RECORD SET:
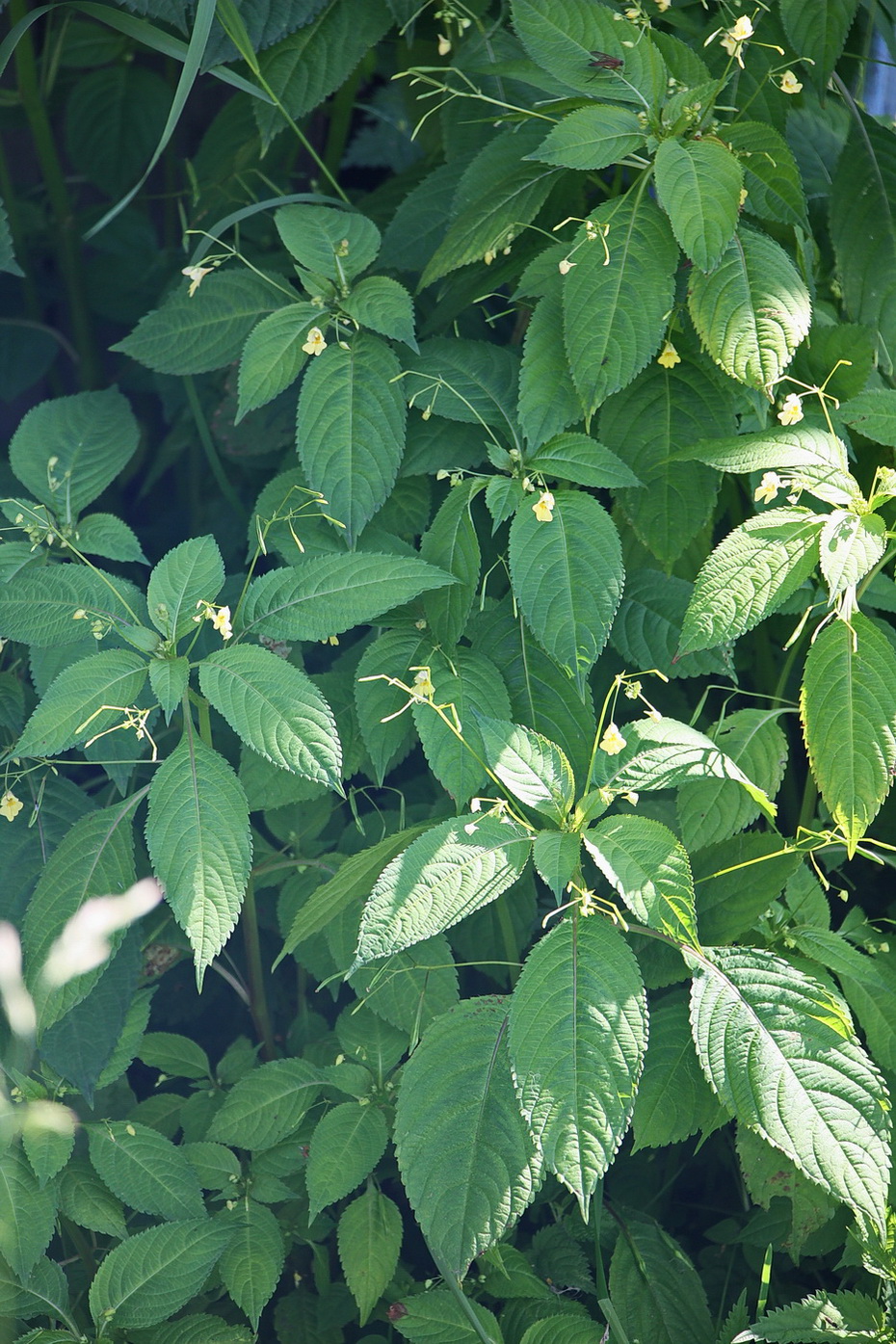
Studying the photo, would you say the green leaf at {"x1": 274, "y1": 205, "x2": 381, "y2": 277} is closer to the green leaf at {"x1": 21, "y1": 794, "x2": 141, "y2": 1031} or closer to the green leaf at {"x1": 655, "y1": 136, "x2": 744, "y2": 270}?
the green leaf at {"x1": 655, "y1": 136, "x2": 744, "y2": 270}

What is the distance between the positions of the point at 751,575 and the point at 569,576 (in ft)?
0.54

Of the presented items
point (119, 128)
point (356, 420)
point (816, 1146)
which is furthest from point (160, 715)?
point (119, 128)

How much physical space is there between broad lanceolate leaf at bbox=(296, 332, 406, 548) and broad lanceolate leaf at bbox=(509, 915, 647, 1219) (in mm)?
457

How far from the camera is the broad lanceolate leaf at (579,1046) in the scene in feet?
2.76

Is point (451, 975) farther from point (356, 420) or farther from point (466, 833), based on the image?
point (356, 420)

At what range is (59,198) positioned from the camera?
1.65 metres

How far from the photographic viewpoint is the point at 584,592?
1.00 metres

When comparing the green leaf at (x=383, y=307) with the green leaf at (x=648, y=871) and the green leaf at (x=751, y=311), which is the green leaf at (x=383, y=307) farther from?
the green leaf at (x=648, y=871)

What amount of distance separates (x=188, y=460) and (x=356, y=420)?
0.79 meters

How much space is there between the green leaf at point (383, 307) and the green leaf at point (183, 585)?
283 mm

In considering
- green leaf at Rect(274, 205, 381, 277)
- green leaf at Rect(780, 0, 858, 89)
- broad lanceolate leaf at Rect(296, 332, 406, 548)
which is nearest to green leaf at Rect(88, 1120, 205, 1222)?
broad lanceolate leaf at Rect(296, 332, 406, 548)

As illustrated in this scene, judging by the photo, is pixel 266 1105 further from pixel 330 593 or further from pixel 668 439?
pixel 668 439

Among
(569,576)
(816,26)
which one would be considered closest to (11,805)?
(569,576)

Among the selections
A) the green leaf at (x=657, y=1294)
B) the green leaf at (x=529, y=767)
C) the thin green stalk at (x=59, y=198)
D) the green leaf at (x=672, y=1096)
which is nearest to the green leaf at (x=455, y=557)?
the green leaf at (x=529, y=767)
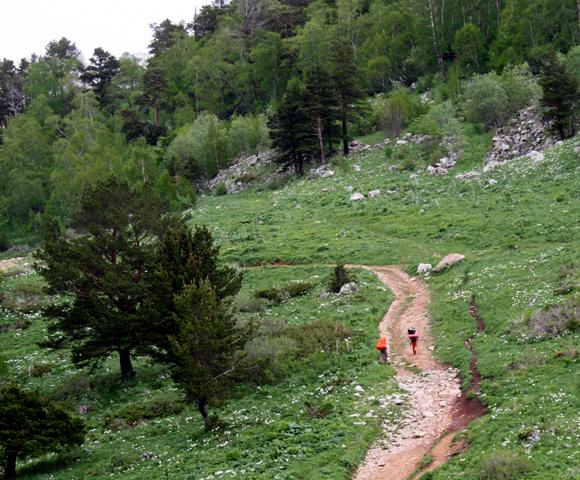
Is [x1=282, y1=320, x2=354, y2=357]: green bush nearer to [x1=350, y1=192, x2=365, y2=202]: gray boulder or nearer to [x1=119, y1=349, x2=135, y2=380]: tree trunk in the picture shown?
[x1=119, y1=349, x2=135, y2=380]: tree trunk

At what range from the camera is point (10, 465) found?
912 inches

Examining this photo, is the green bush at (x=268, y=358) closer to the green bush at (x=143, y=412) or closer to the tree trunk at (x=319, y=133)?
the green bush at (x=143, y=412)

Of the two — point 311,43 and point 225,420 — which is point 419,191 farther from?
point 311,43

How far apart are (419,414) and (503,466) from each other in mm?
6725

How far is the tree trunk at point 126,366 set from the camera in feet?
111

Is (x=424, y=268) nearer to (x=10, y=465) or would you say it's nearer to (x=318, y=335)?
(x=318, y=335)

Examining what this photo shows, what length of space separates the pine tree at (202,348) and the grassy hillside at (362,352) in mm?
1701

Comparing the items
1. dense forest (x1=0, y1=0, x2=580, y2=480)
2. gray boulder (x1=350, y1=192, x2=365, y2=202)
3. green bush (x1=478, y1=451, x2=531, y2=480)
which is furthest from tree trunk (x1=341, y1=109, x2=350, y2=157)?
green bush (x1=478, y1=451, x2=531, y2=480)

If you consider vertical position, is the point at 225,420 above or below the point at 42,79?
below

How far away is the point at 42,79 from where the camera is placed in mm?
143000

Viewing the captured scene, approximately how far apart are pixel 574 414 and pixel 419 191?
4418cm

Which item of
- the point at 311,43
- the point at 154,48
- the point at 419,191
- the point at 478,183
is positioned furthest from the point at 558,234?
the point at 154,48

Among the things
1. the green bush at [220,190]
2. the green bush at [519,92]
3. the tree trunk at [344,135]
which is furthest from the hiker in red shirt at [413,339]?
the green bush at [220,190]

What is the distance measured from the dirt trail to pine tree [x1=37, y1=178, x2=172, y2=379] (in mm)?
12814
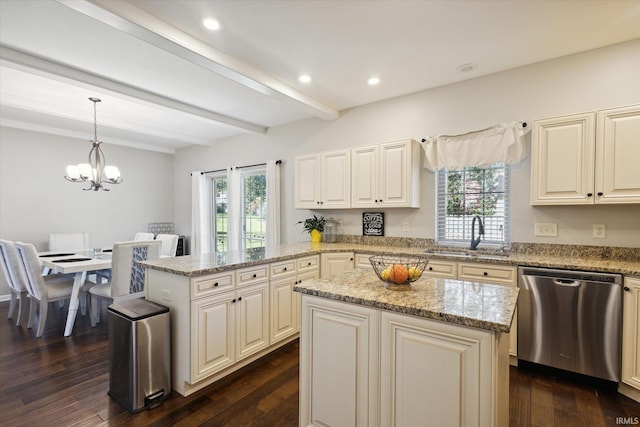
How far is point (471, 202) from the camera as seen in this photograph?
336 cm

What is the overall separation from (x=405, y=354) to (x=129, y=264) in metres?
3.10

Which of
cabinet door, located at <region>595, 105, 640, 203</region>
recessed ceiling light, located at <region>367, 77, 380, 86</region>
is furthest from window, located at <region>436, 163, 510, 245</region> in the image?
recessed ceiling light, located at <region>367, 77, 380, 86</region>

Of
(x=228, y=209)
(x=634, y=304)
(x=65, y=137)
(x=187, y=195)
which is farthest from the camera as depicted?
(x=187, y=195)

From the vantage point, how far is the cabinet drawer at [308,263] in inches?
126

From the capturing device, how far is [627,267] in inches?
86.4

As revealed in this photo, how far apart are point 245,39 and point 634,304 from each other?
3.42 meters

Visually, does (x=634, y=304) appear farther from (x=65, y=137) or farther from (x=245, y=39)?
(x=65, y=137)

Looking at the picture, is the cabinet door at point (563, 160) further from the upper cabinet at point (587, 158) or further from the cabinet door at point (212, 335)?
the cabinet door at point (212, 335)

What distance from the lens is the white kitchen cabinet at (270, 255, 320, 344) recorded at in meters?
2.88

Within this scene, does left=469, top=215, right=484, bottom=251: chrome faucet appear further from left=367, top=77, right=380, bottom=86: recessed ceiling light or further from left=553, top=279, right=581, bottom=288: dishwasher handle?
left=367, top=77, right=380, bottom=86: recessed ceiling light

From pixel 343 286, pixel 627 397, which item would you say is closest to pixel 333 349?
pixel 343 286

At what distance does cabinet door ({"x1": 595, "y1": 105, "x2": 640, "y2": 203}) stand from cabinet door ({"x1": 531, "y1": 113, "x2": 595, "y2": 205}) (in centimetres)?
5

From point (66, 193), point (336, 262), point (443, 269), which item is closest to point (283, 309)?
point (336, 262)

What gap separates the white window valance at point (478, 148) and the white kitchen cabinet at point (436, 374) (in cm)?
230
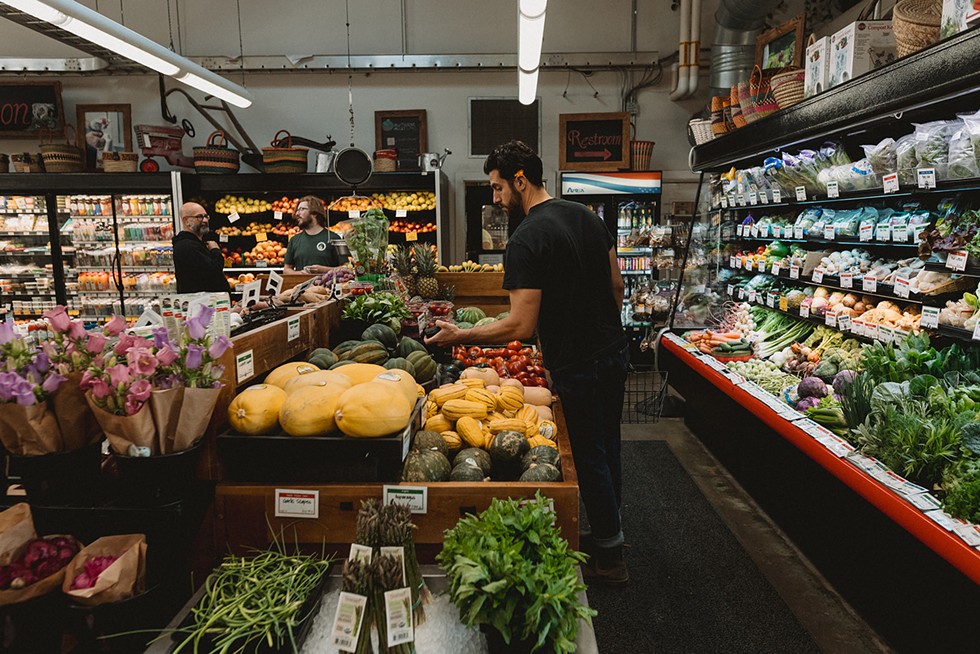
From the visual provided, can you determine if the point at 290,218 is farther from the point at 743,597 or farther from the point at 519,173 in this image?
the point at 743,597

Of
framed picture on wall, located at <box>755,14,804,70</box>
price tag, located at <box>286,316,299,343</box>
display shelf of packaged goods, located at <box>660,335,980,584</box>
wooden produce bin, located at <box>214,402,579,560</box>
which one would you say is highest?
framed picture on wall, located at <box>755,14,804,70</box>

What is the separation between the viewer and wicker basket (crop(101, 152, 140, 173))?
691 cm

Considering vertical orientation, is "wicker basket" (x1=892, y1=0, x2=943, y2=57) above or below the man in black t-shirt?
above

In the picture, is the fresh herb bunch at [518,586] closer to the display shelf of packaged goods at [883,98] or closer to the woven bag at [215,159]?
the display shelf of packaged goods at [883,98]

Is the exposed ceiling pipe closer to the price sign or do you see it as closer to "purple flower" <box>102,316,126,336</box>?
the price sign

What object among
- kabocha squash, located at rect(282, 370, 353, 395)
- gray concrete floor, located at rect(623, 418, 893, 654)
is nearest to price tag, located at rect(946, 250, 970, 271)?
gray concrete floor, located at rect(623, 418, 893, 654)

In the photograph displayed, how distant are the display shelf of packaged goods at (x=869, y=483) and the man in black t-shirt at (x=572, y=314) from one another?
3.09 ft

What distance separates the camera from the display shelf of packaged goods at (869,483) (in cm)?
194

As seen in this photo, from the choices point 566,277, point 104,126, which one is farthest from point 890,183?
point 104,126

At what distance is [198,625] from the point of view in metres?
1.39

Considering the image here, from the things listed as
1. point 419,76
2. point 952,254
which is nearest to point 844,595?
point 952,254

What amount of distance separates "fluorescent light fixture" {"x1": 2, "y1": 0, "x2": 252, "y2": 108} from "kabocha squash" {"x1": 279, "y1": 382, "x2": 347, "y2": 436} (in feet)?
10.0

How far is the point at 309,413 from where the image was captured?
5.62 ft

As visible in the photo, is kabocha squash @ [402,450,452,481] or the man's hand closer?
kabocha squash @ [402,450,452,481]
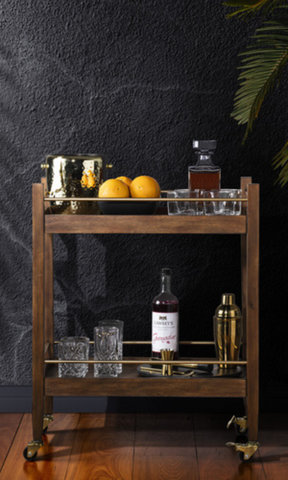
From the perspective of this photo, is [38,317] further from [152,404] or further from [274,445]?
[274,445]

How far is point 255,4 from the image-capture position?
176 centimetres

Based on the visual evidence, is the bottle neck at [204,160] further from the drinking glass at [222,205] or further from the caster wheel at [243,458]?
the caster wheel at [243,458]

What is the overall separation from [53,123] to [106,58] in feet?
0.92

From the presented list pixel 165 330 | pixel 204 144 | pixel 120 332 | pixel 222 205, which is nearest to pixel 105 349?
pixel 120 332

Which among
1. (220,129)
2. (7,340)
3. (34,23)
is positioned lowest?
(7,340)

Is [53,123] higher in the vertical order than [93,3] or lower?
lower

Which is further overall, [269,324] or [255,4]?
[269,324]

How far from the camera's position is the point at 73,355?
199cm

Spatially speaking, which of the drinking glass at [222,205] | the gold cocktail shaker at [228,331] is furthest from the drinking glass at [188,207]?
the gold cocktail shaker at [228,331]

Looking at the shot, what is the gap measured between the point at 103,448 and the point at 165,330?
396 millimetres

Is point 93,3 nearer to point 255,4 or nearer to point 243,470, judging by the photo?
point 255,4

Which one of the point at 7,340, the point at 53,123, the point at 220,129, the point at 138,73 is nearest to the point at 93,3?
the point at 138,73

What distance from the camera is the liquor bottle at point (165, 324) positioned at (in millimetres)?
1962

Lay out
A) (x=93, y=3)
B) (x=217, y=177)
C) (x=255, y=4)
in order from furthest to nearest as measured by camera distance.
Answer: (x=93, y=3) → (x=217, y=177) → (x=255, y=4)
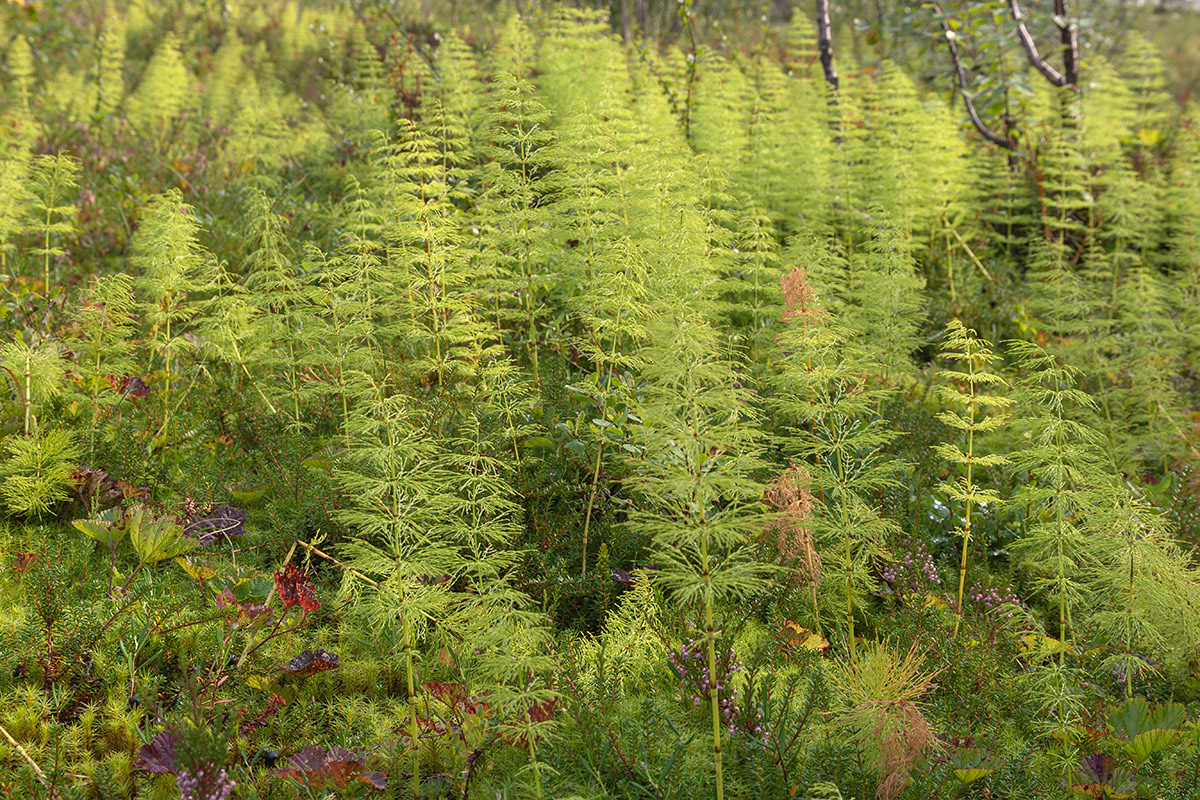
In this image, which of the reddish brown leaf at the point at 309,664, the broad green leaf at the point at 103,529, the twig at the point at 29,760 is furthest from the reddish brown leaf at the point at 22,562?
the reddish brown leaf at the point at 309,664

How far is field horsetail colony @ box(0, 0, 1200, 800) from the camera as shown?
2445mm

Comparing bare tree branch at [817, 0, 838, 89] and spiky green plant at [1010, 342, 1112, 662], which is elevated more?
bare tree branch at [817, 0, 838, 89]

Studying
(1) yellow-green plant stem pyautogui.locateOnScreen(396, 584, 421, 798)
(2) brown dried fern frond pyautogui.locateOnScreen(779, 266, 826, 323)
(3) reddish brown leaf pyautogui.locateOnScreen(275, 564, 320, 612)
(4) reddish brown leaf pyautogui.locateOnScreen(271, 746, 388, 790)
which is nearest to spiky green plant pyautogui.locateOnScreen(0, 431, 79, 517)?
(3) reddish brown leaf pyautogui.locateOnScreen(275, 564, 320, 612)

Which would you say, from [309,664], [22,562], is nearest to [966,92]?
[309,664]

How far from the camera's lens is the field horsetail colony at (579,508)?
8.02ft

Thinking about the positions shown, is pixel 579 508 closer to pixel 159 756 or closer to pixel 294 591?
pixel 294 591

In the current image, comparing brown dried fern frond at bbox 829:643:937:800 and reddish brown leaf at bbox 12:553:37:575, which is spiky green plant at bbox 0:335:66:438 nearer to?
reddish brown leaf at bbox 12:553:37:575

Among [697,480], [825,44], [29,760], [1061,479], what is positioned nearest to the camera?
[697,480]

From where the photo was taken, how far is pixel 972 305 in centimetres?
643

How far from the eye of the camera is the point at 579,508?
380cm

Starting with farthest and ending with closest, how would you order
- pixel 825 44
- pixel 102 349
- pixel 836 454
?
pixel 825 44 → pixel 102 349 → pixel 836 454

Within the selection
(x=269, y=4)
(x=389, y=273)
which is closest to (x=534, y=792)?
(x=389, y=273)

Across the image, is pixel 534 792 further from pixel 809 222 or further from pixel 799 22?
pixel 799 22

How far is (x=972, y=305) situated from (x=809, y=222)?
1.49 metres
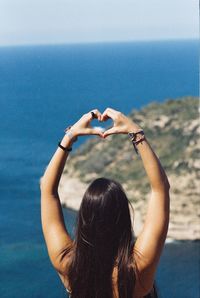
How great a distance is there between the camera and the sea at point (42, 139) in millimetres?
23969

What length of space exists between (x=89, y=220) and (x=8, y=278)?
23595mm

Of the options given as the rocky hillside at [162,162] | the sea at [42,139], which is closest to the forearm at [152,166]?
the sea at [42,139]

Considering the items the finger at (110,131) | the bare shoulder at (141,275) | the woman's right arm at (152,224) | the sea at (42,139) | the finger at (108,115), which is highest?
the finger at (108,115)

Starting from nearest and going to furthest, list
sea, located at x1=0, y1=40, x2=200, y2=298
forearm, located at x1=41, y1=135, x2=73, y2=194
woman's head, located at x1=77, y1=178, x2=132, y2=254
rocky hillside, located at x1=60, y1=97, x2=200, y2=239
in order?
woman's head, located at x1=77, y1=178, x2=132, y2=254 → forearm, located at x1=41, y1=135, x2=73, y2=194 → sea, located at x1=0, y1=40, x2=200, y2=298 → rocky hillside, located at x1=60, y1=97, x2=200, y2=239

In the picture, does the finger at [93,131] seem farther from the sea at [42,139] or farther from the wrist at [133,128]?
the sea at [42,139]

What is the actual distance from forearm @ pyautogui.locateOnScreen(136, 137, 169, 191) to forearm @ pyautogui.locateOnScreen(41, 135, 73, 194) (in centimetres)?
16

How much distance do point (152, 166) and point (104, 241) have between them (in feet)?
0.59

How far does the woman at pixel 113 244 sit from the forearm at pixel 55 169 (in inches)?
3.1

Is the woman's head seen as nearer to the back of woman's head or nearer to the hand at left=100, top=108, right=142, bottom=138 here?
the back of woman's head

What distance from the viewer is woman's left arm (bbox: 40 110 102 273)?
4.81ft

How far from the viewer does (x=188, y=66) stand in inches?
3317

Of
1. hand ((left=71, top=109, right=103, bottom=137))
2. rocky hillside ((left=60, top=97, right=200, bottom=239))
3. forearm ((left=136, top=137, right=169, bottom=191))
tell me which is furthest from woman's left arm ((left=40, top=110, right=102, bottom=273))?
rocky hillside ((left=60, top=97, right=200, bottom=239))

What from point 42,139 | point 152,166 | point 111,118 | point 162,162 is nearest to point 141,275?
point 152,166

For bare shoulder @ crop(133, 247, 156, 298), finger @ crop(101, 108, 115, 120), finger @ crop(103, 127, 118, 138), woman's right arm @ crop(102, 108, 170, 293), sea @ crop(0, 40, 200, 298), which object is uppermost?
finger @ crop(101, 108, 115, 120)
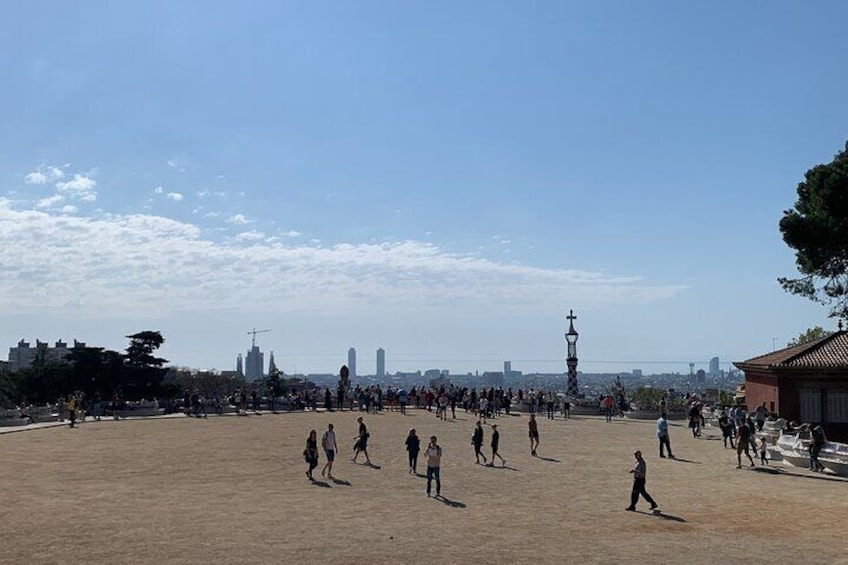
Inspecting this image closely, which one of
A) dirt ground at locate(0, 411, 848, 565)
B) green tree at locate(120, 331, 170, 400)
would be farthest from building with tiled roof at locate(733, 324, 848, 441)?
green tree at locate(120, 331, 170, 400)

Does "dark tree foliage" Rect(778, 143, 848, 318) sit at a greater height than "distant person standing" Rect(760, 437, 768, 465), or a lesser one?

TASK DESCRIPTION:
Reproduce the lines of the listing from the line containing "Thinking about the" to the line containing "pixel 825 44 → pixel 102 349 → pixel 836 454", including both of those lines and nothing more.

RIGHT ANSWER:
Thinking about the positions shown, is pixel 579 508 closer to pixel 159 756 or closer to pixel 294 591?
pixel 294 591

In the current image, comparing brown dried fern frond at bbox 829:643:937:800 and reddish brown leaf at bbox 12:553:37:575, which is spiky green plant at bbox 0:335:66:438 nearer to?
reddish brown leaf at bbox 12:553:37:575

Among [697,480], [825,44], [29,760], [1061,479], what is positioned nearest to the camera?
[697,480]

From where the photo was taken, how far is pixel 972 305 in centimetres?
643

How far from the eye of the camera is the point at 579,508?
380cm

Starting with farthest and ending with closest, how would you order
- pixel 825 44
- pixel 102 349
- pixel 836 454
?
pixel 825 44 → pixel 102 349 → pixel 836 454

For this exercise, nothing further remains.